Forum Discussion

Mykola_Tkachenk's avatar
Icon for Nimbostratus rankNimbostratus
May 07, 2018

VPN detection

Hello. I Received such from from marketing guy, for working with content providers:


Solution for VPN/Anonymous Proxy detection? This functionality is a mandatory requirement for all IP distribution of content.


Can I it implement in F5, and how?


3 Replies

  • The IP Intelligence subscription can help you to block these types of connections. (source P Intelligence Service Datasheet)


    The IP Intelligence service identifies and blocks IP addresses associated with a variety of threat sources, including:


    Windows exploits: Includes active IP addresses offering or distributing malware, shell code, rootkits, worms, or viruses.


    Web attacks: Includes cross-site scripting, iFrame injection, SQL injection, cross domain injection, or domain password brute force.


    Botnets: Includes botnet command and control channels and infected zombie machines controlled by the bot master.

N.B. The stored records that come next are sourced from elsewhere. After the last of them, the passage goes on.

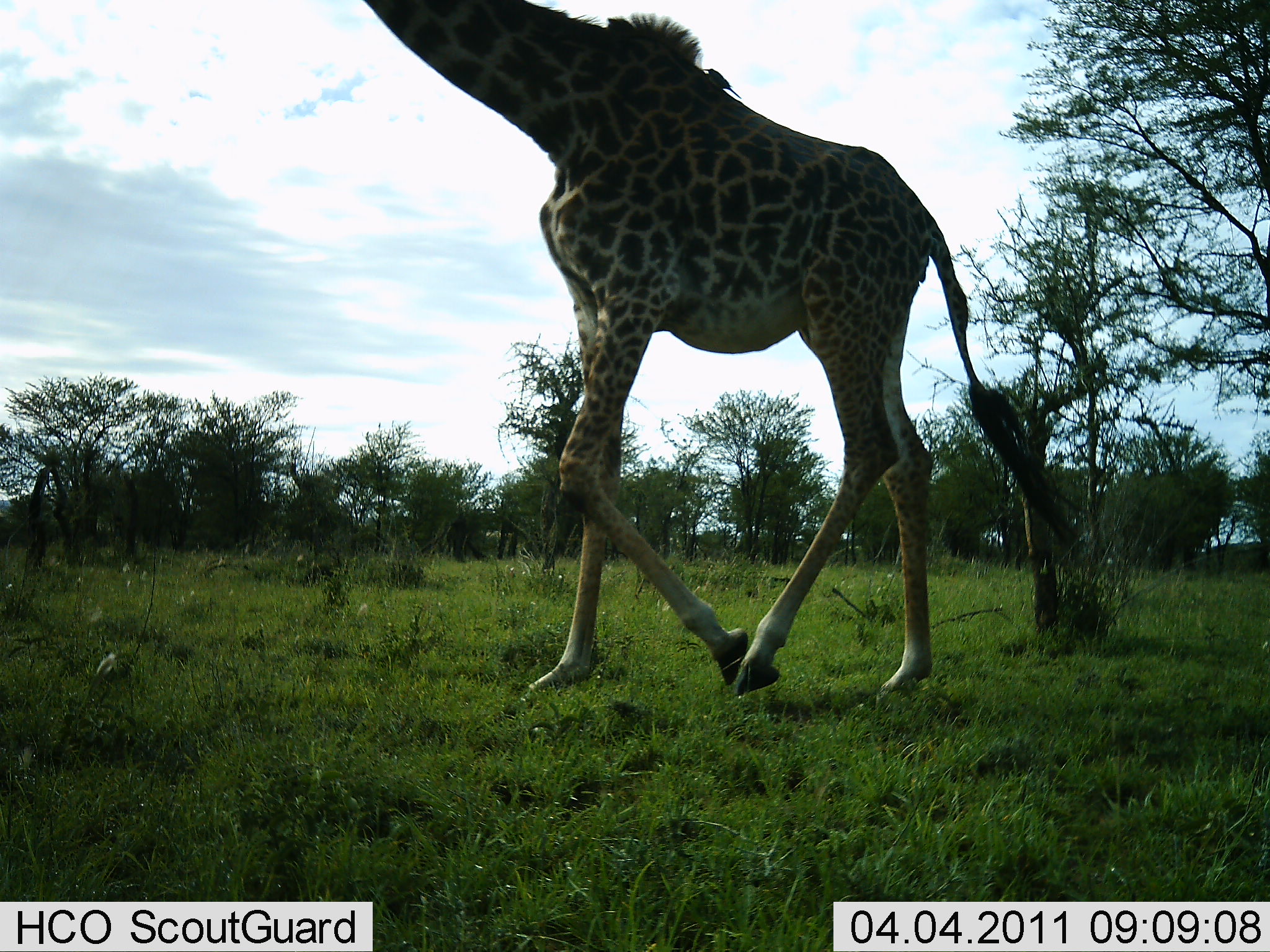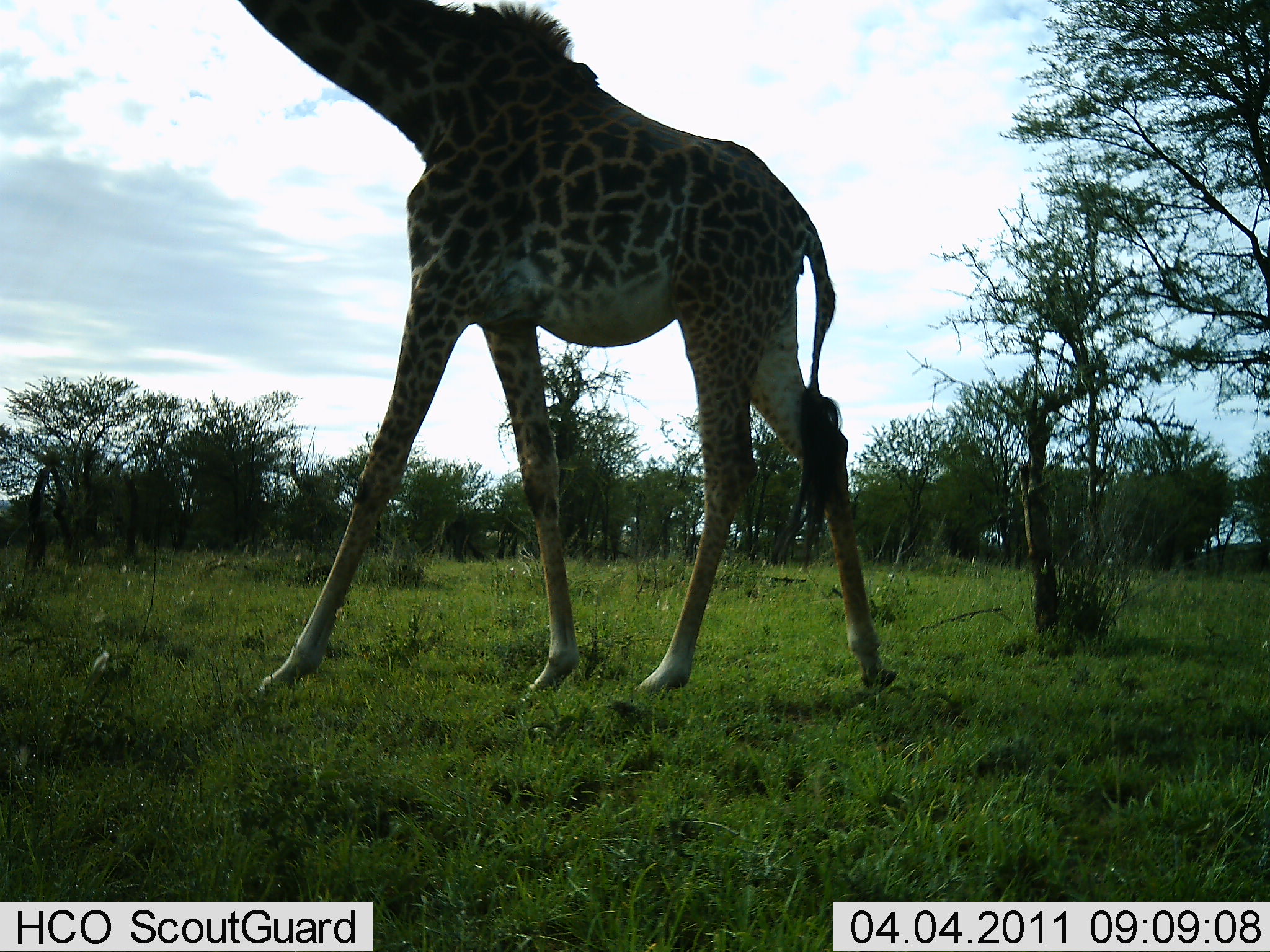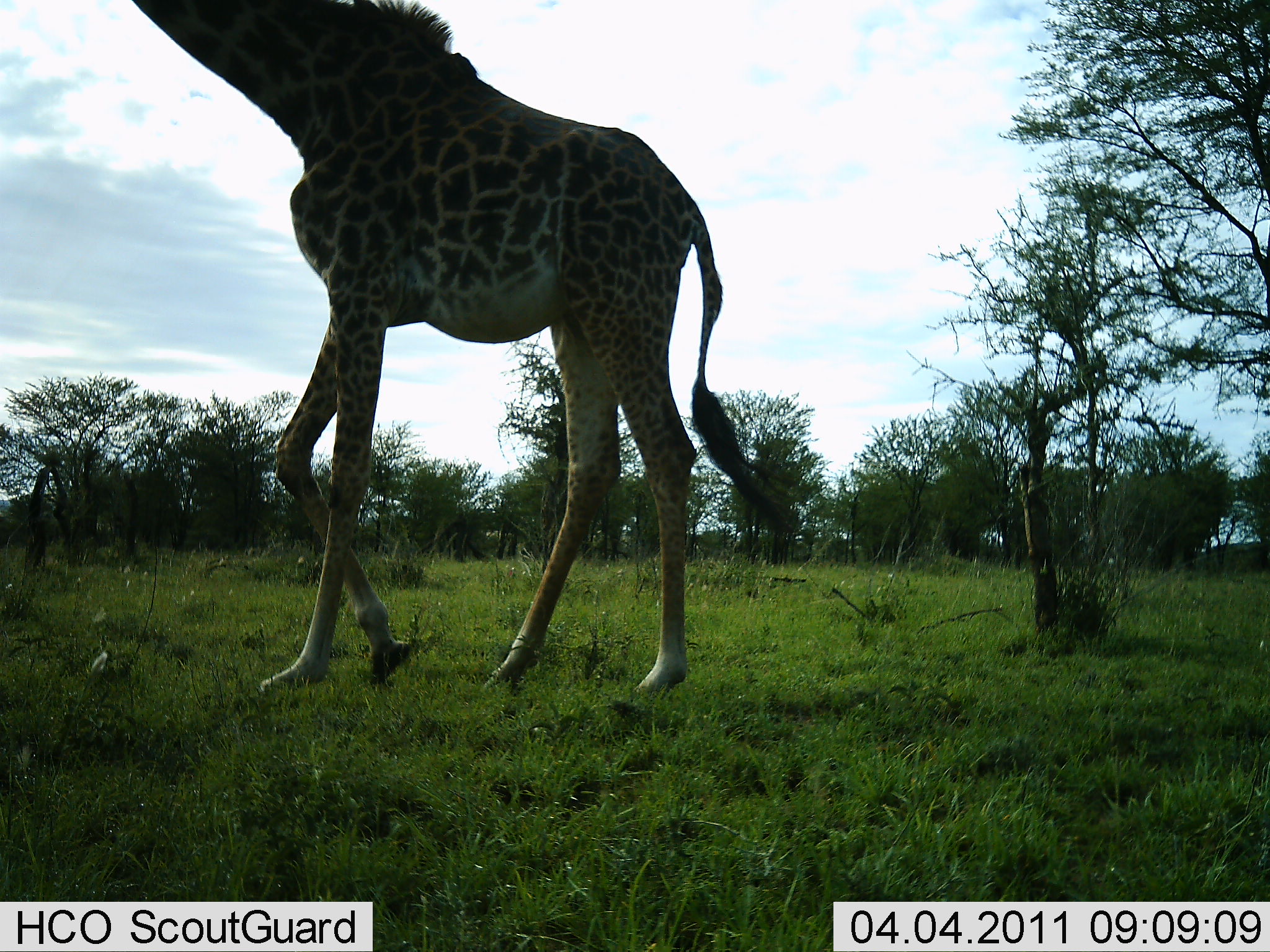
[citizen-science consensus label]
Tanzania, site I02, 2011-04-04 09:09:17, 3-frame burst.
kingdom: Animalia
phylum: Chordata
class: Mammalia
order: Artiodactyla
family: Giraffidae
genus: Giraffa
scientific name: Giraffa camelopardalis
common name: giraffe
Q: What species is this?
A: Giraffe (Giraffa camelopardalis).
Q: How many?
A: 1.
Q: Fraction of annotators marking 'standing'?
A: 0%.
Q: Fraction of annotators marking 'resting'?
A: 0%.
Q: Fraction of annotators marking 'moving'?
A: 100%.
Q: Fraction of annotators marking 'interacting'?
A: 0%.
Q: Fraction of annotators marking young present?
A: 0%.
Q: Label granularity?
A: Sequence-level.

    Scanners: Includes all reconnaissance, such as probes, host scan, domain scan, and password brute force.


    Denial of service: Includes DoS, DDoS, anomalous SYN flood, and anomalous traffic detection.


    Reputation: When enabled, denies access to IP addresses currently known to be infected with malware or to contact malware distribution points.


    Phishing: Includes IP addresses hosting phishing sites or other kinds of fraud activities, such as click fraud or gaming fraud.


    Proxy: Includes IP addresses providing proxy and anonymization services, as well as The Onion Router (TOR) anonymizer addresses.


  • sebomb's avatar
    Icon for Nimbostratus rankNimbostratus

    Good evening.

    We had similar requirement in our application to block all VPN traffic. We had IP Intelligence (IPI) setup via our Application Security Manager.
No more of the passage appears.